Michel Stockhem
Diapason, France
novembre 2016

Les affinités de Jonathan Plowright avec la musique polonaise sont déjà bien connues, et son «hommage à Chopin» l'avait prouvé en 2010 (même éditeur, Diapason d’or). Si le pianiste britannique s’est lancé dans une captivante intégrale Brahms pour Bis, il n’en reste pas moins fidèle à Hyperion entouré ici de l’excellent Quatuor Szymaowksi pour une délectable double découverte.
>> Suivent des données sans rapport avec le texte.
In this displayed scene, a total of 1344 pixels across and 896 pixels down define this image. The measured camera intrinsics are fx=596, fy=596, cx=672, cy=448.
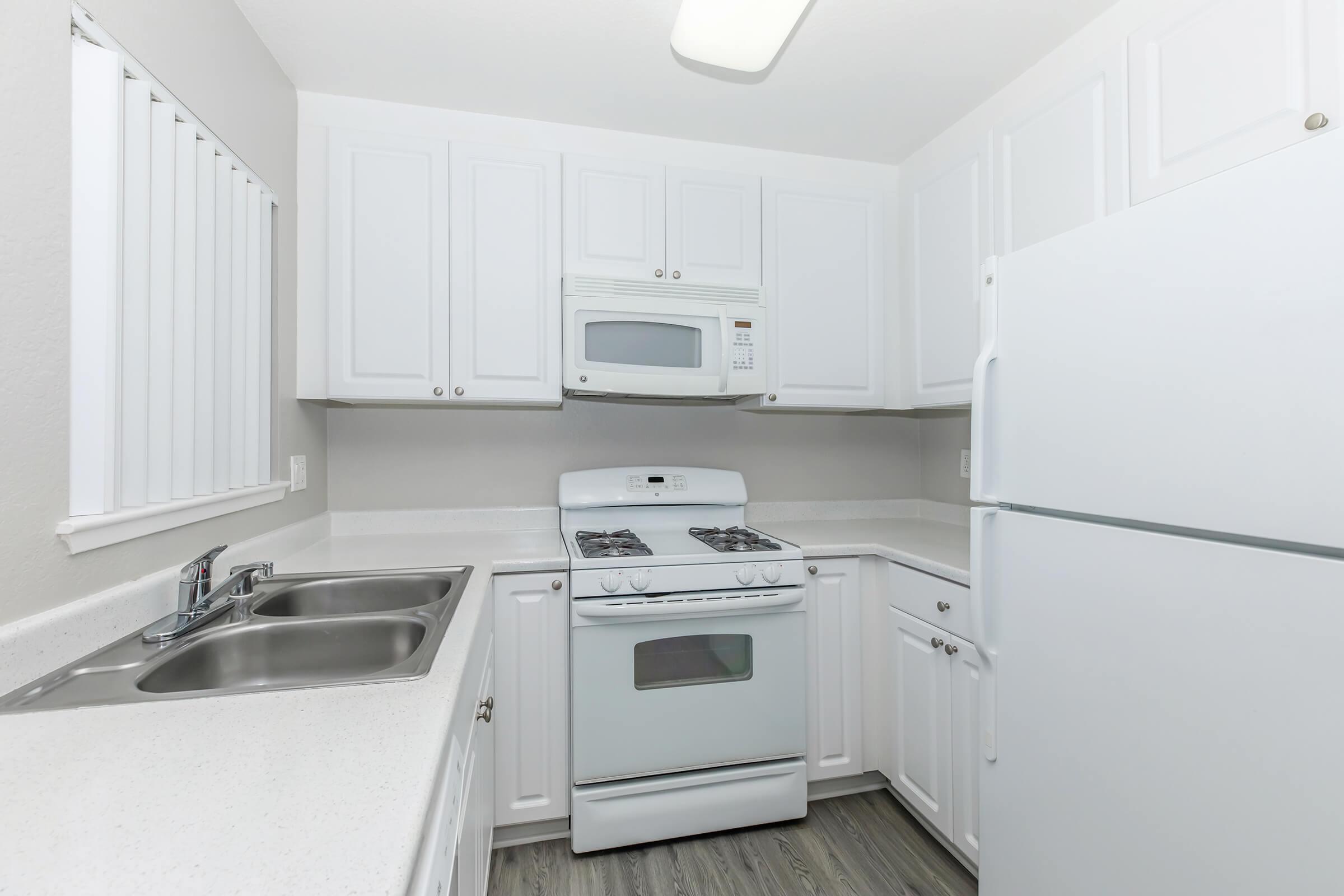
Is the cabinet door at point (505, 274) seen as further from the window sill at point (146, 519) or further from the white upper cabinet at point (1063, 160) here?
the white upper cabinet at point (1063, 160)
Ludomir Różycki était aux yeux de Tansman le plus français des compositeurs du groupe Jeune Pologne fonde en 1906, même s’il étudia avec Humperdinck; néglige dans sa notice par Adrian Thomas (qui semble n’envisager d’influence parisienne que debussyste ou stravinskienne), cet aspect devient particulièrement sensible dans le Quintette de 1913. Les correspondances sont même plutôt, pour être précis, franco-belges, aussi bien dans les modelés (Franck, Zarebski, qui écrivit son quintette à Bruxelles) que dans les résonnances contemporaines (Schmitt, Biarent). Adrian Thomas évoque les influences de Strauss ou de Reger: on les cherche en vain, sinon brièvement dans le finale. Entamée a Paris, ce vaste Opus 35 en trois mouvements d’un quart d’heure chacun impressionne par la qualité de l’écriture, fouillée, inspirée, cultivant les demi-teintes non sans souffle puissant. L’exécution est simplement magistrale, avec l’agrément d’une prise de son soignée et d’un piano à la rondeur de coussin de velours.
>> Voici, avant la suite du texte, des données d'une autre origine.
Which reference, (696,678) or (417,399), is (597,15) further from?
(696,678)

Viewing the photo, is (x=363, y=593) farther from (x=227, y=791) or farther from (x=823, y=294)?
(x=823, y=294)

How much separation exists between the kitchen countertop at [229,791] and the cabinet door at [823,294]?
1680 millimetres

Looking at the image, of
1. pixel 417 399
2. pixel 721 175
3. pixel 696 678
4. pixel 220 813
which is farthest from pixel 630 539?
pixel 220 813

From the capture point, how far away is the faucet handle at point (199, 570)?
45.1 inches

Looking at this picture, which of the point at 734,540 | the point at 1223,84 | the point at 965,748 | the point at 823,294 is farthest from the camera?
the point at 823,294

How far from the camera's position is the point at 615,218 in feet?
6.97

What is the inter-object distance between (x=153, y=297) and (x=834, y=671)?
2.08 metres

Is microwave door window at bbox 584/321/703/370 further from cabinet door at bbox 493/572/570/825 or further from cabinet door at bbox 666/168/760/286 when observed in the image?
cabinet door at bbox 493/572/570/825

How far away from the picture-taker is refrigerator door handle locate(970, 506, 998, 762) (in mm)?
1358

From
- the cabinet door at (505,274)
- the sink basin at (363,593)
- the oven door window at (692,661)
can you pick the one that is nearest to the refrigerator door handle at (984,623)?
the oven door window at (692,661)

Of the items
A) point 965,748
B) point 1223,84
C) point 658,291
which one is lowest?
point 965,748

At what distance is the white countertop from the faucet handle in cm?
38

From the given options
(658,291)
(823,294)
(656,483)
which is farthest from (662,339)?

L’influence de Richard Strauss est plus manifeste chez Ignaz Friedman (1882-1948). L’immense pianiste déploie dans son Quintette en do mineur (1918), longtemps inédit et inconnu en CD, un chic viennois indéniable : on se retrouve au foyer d’un théâtre ayant souffert de la guerre, et qui mettrait Rosenkavalier a l’affiche pour sa réouverture.
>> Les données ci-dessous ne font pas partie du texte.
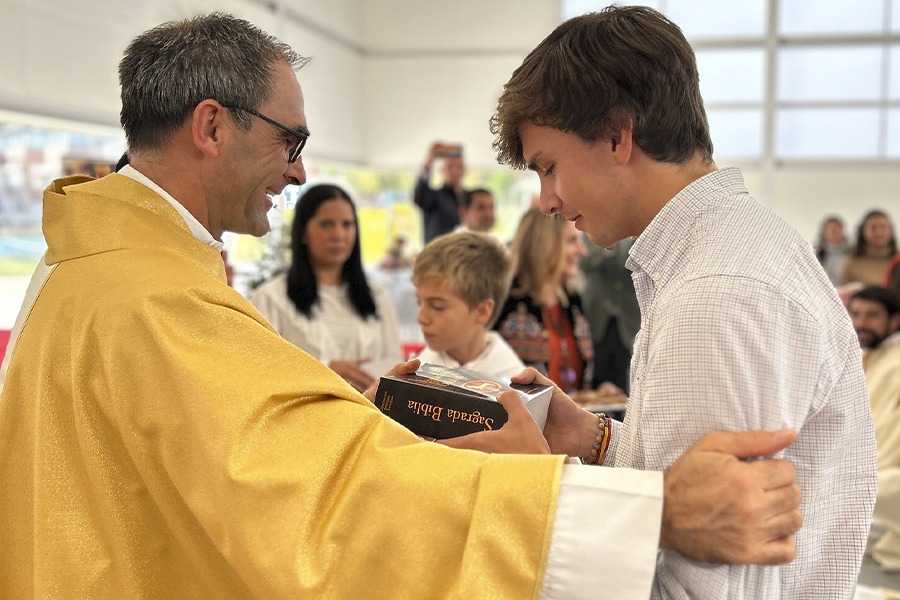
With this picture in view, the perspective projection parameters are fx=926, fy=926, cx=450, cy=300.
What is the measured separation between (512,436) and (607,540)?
287 millimetres

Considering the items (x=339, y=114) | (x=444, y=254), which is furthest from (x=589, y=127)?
(x=339, y=114)

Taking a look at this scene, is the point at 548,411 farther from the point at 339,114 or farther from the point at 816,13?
the point at 816,13

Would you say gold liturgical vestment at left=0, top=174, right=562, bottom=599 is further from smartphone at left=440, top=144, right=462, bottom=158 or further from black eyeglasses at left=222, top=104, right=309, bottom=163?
smartphone at left=440, top=144, right=462, bottom=158

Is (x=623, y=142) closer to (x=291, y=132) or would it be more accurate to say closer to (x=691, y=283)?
(x=691, y=283)

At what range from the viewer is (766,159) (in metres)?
11.3

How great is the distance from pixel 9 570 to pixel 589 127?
1111 mm

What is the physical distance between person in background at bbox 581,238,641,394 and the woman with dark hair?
152cm

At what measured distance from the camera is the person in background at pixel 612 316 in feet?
16.7

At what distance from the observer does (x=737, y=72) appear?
37.1 feet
Sans tirer la couverture à soi, le virtuose-compositeur marie adroitement le piano aux cordes dans une ambiance mélancolique, sombre même dans certaines variations du larghetto central. Quelques éléments folkloriques apparaissent, notamment dans le finale, mais aussi des touches modernistes qui font penser à Busoni, des gammes par tons, des modes antiques, un fugato: tout cela est un peu indécis esthétiquement mais passionnant, parfois intensément original (finale) et aussi élégant que le jeu de Friedman pouvait l’être. Les interprètes y séduisent autant que dans les premières plages et on sort de la un doux sourire aux lèvres, certain d’avoir assisté à un enrichissement du répertoire.